The distinctive feature of the Roth IRA?  It all has to do with when you pay taxes on your money.  With the Roth IRA, you don’t declare deductions on your contributions (so-called front-end taxes).  But your money grows tax-free in the account.  And when you withdraw your funds, there are no taxes owed on the back end.
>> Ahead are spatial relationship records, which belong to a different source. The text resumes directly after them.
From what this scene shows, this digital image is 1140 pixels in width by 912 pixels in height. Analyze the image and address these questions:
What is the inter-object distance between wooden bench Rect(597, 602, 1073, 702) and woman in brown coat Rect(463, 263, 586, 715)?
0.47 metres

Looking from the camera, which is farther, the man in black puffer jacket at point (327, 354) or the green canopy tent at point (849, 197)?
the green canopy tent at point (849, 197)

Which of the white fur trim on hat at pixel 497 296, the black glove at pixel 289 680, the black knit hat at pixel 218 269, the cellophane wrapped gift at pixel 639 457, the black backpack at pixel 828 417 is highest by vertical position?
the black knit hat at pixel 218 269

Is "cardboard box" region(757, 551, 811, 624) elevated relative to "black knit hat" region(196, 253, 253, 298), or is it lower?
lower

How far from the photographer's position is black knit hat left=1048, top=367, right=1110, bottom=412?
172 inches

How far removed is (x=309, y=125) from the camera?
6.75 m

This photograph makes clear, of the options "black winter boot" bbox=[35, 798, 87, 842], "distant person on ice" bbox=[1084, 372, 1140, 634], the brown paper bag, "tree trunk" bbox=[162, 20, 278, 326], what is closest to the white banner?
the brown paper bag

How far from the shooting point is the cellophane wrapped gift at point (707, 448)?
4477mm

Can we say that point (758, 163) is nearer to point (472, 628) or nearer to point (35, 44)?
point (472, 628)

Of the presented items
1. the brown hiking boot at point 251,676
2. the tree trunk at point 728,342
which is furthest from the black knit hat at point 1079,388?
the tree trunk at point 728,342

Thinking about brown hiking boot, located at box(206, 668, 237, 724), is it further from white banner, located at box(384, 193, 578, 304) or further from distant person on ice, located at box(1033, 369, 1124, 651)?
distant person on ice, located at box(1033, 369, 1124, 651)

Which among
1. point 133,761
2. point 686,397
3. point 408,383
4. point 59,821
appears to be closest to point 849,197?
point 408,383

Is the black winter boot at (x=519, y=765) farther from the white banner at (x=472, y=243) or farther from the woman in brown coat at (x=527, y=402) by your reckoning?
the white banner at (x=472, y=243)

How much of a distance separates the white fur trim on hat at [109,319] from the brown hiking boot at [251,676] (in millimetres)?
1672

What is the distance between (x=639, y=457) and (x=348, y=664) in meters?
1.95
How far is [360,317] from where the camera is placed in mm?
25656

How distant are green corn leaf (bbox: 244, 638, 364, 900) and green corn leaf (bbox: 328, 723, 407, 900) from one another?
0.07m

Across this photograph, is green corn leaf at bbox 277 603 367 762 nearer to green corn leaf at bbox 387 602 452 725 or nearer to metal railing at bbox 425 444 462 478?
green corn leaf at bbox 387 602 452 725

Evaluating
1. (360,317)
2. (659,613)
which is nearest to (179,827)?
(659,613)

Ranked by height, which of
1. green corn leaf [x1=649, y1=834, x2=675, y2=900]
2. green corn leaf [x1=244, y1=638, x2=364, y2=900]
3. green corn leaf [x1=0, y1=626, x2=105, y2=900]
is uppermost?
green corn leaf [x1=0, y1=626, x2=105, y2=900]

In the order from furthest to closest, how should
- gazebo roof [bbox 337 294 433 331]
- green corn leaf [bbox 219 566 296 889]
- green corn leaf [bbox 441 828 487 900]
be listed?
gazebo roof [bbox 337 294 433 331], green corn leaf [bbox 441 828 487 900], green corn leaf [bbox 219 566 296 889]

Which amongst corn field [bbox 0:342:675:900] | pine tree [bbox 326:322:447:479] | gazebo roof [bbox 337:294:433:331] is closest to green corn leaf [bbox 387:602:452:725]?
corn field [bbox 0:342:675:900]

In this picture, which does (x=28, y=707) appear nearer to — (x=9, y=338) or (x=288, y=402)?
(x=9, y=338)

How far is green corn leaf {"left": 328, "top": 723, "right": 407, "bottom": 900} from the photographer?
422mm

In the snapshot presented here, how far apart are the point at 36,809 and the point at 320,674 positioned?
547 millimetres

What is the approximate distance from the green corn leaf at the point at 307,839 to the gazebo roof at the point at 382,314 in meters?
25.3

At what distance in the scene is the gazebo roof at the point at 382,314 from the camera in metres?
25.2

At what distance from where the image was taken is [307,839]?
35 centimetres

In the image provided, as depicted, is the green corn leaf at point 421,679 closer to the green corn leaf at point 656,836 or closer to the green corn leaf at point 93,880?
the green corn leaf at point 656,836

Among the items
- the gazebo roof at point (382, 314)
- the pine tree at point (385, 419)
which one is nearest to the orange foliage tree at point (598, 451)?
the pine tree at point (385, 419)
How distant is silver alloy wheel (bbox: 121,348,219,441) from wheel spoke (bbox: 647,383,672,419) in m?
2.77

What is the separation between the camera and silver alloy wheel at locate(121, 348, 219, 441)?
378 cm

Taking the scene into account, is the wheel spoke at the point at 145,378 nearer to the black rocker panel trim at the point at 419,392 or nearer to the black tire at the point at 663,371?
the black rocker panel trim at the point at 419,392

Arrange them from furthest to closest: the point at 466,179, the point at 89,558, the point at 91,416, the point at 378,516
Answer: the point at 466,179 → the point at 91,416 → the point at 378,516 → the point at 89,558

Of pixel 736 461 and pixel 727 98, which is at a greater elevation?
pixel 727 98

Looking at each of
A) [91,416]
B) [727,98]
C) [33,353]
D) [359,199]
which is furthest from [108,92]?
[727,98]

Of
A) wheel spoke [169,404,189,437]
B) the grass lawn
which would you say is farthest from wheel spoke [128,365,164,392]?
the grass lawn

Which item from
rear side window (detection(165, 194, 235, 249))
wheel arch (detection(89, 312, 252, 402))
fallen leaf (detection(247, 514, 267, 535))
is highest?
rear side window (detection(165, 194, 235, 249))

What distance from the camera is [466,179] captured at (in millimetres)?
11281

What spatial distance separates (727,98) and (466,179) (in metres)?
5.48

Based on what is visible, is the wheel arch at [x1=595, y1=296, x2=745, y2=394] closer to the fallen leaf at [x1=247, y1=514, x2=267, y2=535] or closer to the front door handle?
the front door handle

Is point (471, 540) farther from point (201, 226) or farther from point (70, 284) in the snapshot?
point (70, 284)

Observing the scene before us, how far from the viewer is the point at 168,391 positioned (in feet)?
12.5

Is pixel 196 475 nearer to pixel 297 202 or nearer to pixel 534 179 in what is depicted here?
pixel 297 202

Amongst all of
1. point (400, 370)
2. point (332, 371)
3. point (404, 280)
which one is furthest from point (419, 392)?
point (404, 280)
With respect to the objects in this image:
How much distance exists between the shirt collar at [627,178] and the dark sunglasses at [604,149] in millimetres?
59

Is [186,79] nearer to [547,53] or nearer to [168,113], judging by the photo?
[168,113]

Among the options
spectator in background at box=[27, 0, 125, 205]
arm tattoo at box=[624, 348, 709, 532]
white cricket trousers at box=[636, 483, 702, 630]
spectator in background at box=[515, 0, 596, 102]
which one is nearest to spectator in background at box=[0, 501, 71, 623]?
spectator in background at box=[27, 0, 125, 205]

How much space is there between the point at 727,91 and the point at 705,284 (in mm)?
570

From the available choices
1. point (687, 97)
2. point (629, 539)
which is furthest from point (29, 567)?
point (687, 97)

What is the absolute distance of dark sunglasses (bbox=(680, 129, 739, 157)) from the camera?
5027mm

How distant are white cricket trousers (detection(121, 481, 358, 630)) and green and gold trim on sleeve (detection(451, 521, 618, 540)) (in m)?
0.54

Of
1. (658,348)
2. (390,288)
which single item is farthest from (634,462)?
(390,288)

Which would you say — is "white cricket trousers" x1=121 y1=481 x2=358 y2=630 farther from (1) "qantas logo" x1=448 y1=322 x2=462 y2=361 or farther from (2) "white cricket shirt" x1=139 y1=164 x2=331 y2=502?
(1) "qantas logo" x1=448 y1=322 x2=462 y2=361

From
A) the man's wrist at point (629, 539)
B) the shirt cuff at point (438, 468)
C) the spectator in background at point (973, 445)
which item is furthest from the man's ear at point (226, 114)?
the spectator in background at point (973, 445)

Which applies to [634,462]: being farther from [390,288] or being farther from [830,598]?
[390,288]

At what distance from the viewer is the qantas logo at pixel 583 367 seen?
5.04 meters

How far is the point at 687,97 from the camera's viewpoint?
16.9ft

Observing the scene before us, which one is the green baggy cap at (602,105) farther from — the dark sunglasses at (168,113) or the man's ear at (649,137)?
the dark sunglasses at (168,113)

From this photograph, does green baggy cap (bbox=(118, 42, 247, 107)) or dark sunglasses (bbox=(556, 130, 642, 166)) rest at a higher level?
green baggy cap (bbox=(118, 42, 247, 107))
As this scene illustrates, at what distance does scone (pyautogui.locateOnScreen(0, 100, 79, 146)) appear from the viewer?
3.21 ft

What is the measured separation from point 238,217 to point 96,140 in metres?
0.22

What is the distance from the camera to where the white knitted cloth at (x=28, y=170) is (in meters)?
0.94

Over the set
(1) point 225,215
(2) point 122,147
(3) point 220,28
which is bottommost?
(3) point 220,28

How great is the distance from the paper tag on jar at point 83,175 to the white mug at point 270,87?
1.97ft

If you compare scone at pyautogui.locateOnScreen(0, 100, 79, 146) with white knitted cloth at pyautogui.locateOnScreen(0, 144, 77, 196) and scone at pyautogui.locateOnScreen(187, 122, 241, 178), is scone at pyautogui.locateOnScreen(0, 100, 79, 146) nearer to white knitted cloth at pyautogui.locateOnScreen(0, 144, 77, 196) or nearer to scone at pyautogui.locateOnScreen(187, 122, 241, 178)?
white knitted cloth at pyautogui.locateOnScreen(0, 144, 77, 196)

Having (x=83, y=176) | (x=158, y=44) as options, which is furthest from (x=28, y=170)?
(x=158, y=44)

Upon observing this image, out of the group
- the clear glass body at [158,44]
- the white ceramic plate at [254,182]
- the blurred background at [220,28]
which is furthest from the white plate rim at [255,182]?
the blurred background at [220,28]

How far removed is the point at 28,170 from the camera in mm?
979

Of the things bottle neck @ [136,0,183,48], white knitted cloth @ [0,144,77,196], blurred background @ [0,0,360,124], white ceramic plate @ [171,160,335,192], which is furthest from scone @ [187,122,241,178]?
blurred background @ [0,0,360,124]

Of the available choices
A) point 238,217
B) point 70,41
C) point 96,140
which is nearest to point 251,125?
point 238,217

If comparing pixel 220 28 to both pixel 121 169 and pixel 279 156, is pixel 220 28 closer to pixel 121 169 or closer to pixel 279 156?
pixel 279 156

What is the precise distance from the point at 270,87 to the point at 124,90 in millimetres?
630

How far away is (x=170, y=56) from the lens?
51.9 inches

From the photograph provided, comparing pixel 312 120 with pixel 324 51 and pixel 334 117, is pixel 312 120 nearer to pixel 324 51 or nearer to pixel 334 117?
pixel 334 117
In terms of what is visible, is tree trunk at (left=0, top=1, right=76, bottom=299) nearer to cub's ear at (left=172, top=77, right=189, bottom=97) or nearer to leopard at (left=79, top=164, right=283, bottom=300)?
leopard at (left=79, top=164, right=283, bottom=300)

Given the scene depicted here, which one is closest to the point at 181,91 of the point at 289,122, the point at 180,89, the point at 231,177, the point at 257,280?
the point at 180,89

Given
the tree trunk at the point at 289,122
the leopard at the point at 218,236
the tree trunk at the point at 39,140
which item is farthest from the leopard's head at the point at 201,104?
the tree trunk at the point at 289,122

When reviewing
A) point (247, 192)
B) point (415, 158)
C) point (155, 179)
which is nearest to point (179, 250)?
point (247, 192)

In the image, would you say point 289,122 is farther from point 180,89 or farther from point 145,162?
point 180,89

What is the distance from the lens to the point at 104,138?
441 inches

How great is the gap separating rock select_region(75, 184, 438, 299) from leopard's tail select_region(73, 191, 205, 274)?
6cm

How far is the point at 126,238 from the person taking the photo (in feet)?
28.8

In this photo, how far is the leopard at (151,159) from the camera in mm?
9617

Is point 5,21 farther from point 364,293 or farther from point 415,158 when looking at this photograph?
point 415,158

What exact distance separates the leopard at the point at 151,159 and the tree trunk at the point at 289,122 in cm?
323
But before I get too excited and start jumping up and down for joy at the prospect of tasty treats for my golden years, I should investigate my eligibility requirements for the Roth IRA:

  • Those who qualify for a Roth IRA are determined based on income.  I’m not telling you the perks of my profession – that’s between me, The Boss, and Uncle Sam.  But with a median household income at roughly $50,000, most Americans qualify for the Roth IRA.
  • The maximum contributions for taxpayers under 50 human years is $5,500.  Above 50?  You can contribute $6,500.
  • Singles and heads of household can’t exceed a modified adjust gross income (“MAGI”) of $117,000 annually.
  • For singles earning between $117,000 and $132,000?  Partial contributions are allowed.
  • Married filing jointly couples can contribute the maximum amount if the declared income is below $184,000.
  • For married filing jointly income between $184,000 and $194,000, partial contributions are allowed.
  • Married filing separately couples face special rules and cannot contribute to a Roth IRA if the income exceeds $10,000.
  • If you earned less than the maximum contributions allowed, you can contribute only as much as you earned for the year.

Uncle Roth’s rules for eligibility are complicated.  I’ve begged The Boss to assess my standing for this particular retirement plan, to keep me from barking up the wrong tree.  In the meantime, I’ll do more digging into the benefits of the Roth IRA.